# How do I learn new tactics.



## Reaper45 (Jun 21, 2011)

I was in my local GW the other day asking questions about a few different factions. Naturally the grey knights came up as I've read a few places that people claim they are OP. One of the workers there pointed out that at 12" range they are just space marines and if you are playing as orks shoota boys can overwhelm them at range. My question is how do I learn things like that. What can I study so I can formulate tactics and know how to manage different units.


----------



## TheSpore (Oct 15, 2009)

You have to understand the armies out there and figure out how they are used. One cannot formulate a tactic without understanding your enemy. Another thing that can be done is instead of following what others say is to expierment and find what works and doesn't work, a good way of doing this is running mock games versus yourself because you will be able to think tactically on both sides of the battle unbiasly. 
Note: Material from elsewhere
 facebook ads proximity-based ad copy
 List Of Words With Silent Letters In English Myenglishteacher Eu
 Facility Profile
Another good thing to rememberis always try to be one step ahead of your opponent. You want to be able to anticapate what your opponent is going to do next I do this mostly by attempting to predict their next two moves. 

Most of all be sure you understand all the rules and fully know how your army works. Though you might find things that don't work fluff wise but work game wise, in which case you have to remember its a game and if you want to win you really need to think outside the box and one key factor of all is controlling your opponent without them knowing it.
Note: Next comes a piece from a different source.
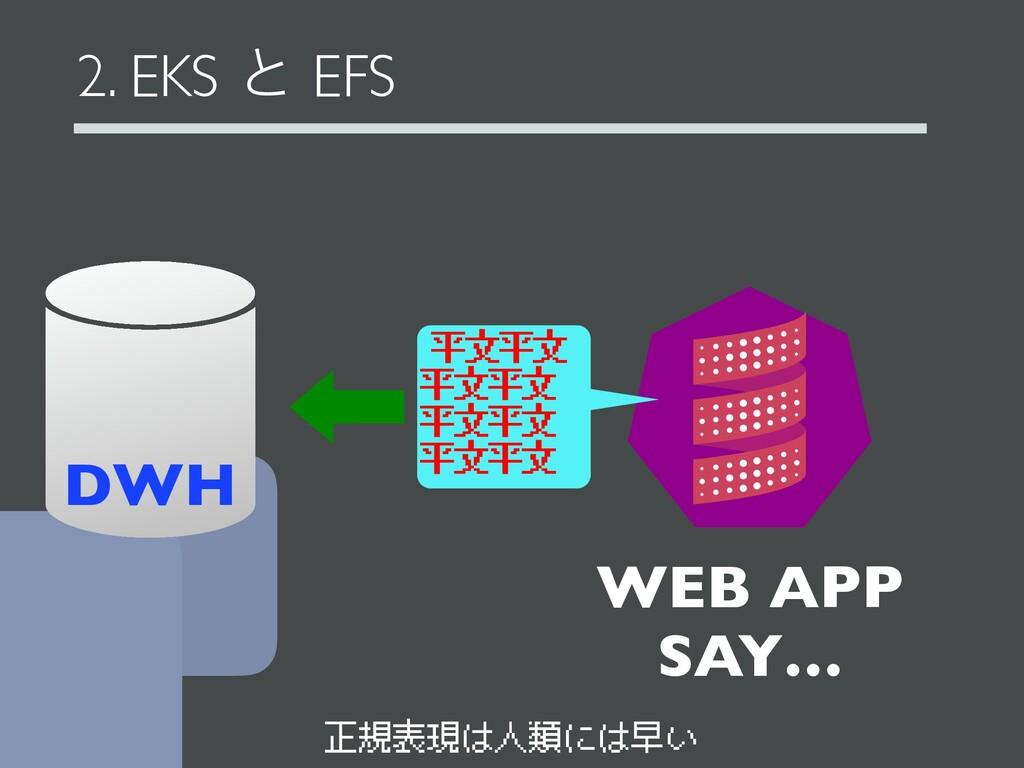 2. EKS ͱ EFS WEB APP SAY… 平文平文 平文平文 平文平文 平文平文 D...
Another thing to think about is your army composition. If you say are playing a 500pt game think about what most people would take and what your opponent is expecting and then do the opposite. same goes with larger games.

I play daemons an army that you can't be too fluffy with because each unit is very specific in what they are used and designed for, if you choose to run an all one god army with them you limit yourself and your effectivness is lost and since they have a such a random nature you have to figure out how to think on the fly. 
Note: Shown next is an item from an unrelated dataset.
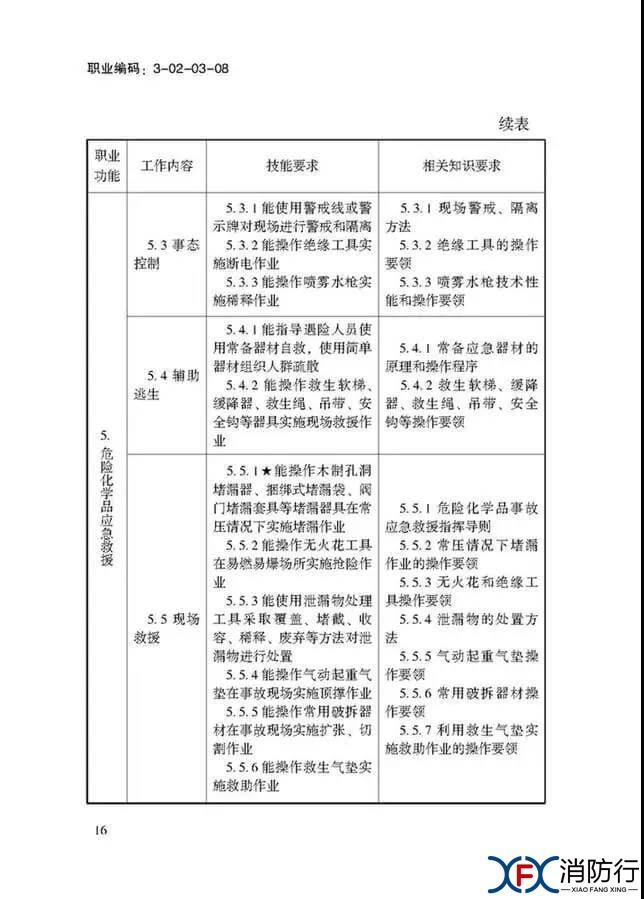 应急救援员国家职业技能标准正文16.jpg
Math hammer will go far, but in the end it all depends on how you utilyze the army you field.


----------



## Reaper45 (Jun 21, 2011)

So doing things like reading the codex's of each faction helps with the knowledge as well as reading the rule book.


----------



## OpTi (Aug 29, 2009)

Read every codex and play as many games as possible against good players(this is important, you'll learn nothing if you win every game), the latter will help you more than anything imo, losing to a good player will let you easily see the weak points in your tactics and army list.

When i play a pretty 1 sided game i'll usualy have a chat with my opponent and regardless of who won we'll help each other on what mistakes we made, what could've been done to handle certain situations and if any list changes should be made.

Also ask for a full run down of your opponents army before playing. Not suggesting to check up on them it's just so you can fully understand what they have and if you don't know what a piece of wargear or a special rule does, you can ask before the game begins instead of it cropping up mid game.


----------



## Fallen (Oct 7, 2008)

one of the popular ideas here is to play a friendly game with people and swap armies for the second game. that way you see get a mini version of how their army works.

this way you can come to understand how some things work with the opposing codex.


----------



## HOBO (Dec 7, 2007)

You could also just read all the other armies' Tactica Threads/Articles to get a grip on what makes them tick, and how they handle particular lists etc....that's one of the huge pluses of Forums like Heresy.


----------



## Zaiko (Jul 11, 2011)

Read. You could buy a pot full of old heroclix or mage knight figures and proxy armies to fight vs yourself easy.


----------



## TheSpore (Oct 15, 2009)

one thing i do is read ever dex out and i always bring those dexes with me in case my opponent makes very questionable move. Believe me nothing makes a cheater angrier than a guy that knows his shit... 

When it comes to writing a good list you gotta pick units that like in your own personal opinion. Many will tell don't use posessed marines they suck, but you may like them and may even have found an effective tactic for that unit that works for you so take them you have to remember most of the fun of the game is the trial and error process so when you decide to enter a tournament you now know what works and doesn't work for you. Let me tell you when your taking on the tournemenet scene there are a couple of things to take in account.

!. You gotta bring your A game and not give a damn about how fluffy your army will be run and think more on the game terms level.
2. Be ready to take down cheating assholes! Believe me Tournaments can bring the many of the worse and un sporty players out there, Im talkin rules lawyers, loop hole revealers, and just plain arrogant cheating butt cracks...

Sorrry there is a reason I no longer play tournaments today an dthe main reason is that and that alone, Ive had tourny games where Ive forfeited just becaus eI couldn't take my opponents cheating and rules lawyering and the Mods complete disregard to it all as things happened.


----------



## OddJob (Nov 1, 2007)

You are only as good as your opponents, so find more skilled opponents.


----------



## Reaper45 (Jun 21, 2011)

HOBO said:


> You could also just read all the other armies' Tactica Threads/Articles to get a grip on what makes them tick, and how they handle particular lists etc....that's one of the huge pluses of Forums like Heresy.


Also one of the things that give me a headache. I'm browsing for ork tactics and such now but if anyone has any good links I'd be glad to see them.


----------



## Groedius (May 9, 2011)

I think for tactics the best way to work it out is to figure out what you want YOUR army to do for YOU. Thats 1 of the main things and the main thing to stick to. For example you essentially want to pick each unit in your army with a purpose in mind for that unit and how you will use that unit. The other thing I also have learned more about lately is say the use of a sacrifical unit. For example you know your unit A can take out his unit A but you might lose most of your best unit in this trade off however this Unit A is in range to charge your unit B which it is going to murder. 

Also just simply throwing an unit that is more dispenable at an enemy to keep them in combat so your hard combat unit can get in on the next turn. 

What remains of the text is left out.